Their demo also signals that Apple is getting smarter about social. Of course they’re sitting on a trove of graph data (address book, iMessage, email, etc.), and the dedicated hardware button below the Crown is interesting (see Levy’s take above). But what they demonstrated with the Watch extends the trend in social apps towards simpler communication…

Email → Facebook posts → Tweets → Snaps → Single character(Emoji, Steven, Taco Text, etc.) → Single bit (Yo).

One of my favorite things to do with my daughter when we’re holding hands crossing the street or walking down the sidewalk is squeeze her hand three times: “I. Love. You.” And she always replies with four: “I. Love. You. Too.” A feature like that might not be a reason to buy the Watch, but it could be a reason to love it.
========================================================================
> _The problem_:
In the passage about the Watch demo, write out everything from "Their demo also" down to "Single bit (Yo).", substituting "the company" for "Apple". The rows after this point come from a separate source, not from the passage about the Watch demo.

> _Study material_:
========================================================================
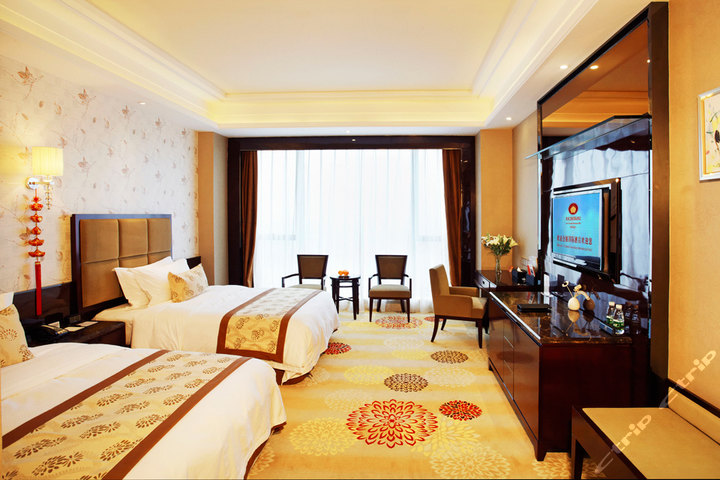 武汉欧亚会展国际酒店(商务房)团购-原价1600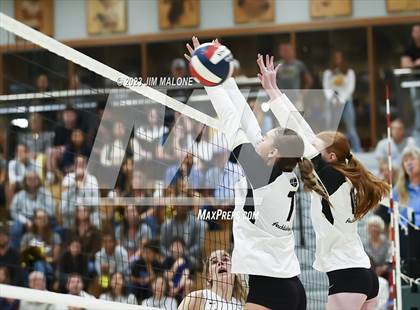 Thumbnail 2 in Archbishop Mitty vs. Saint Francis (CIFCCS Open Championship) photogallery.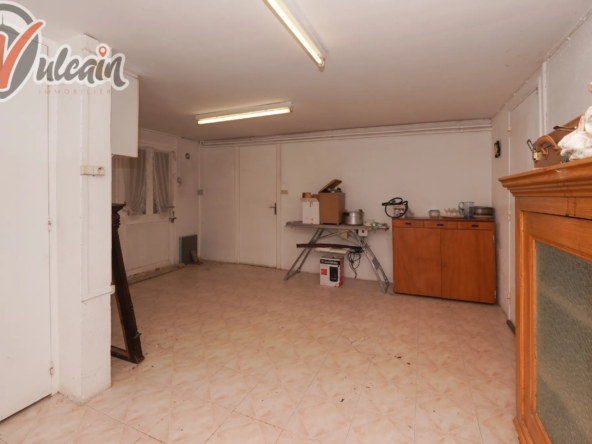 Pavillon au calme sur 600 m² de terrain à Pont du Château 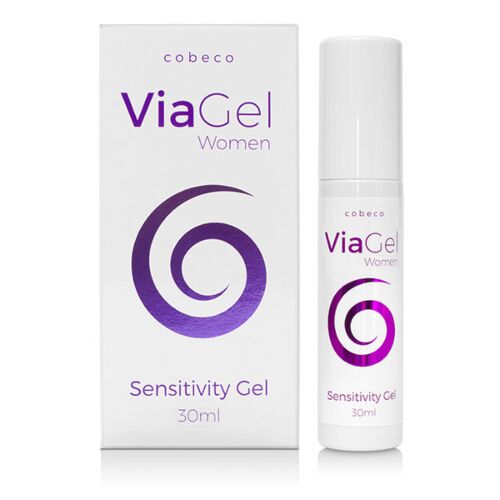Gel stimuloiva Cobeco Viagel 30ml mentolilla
========================================================================
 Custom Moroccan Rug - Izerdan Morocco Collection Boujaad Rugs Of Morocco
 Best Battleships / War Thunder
========================================================================
> _Solution to this exercise_:
Their demo also signals that the company is getting smarter about social. Of course they’re sitting on a trove of graph data (address book, iMessage, email, etc.), and the dedicated hardware button below the Crown is interesting (see Levy’s take above). But what they demonstrated with the Watch extends the trend in social apps towards simpler communication…

Email → Facebook posts → Tweets → Snaps → Single character(Emoji, Steven, Taco Text, etc.) → Single bit (Yo).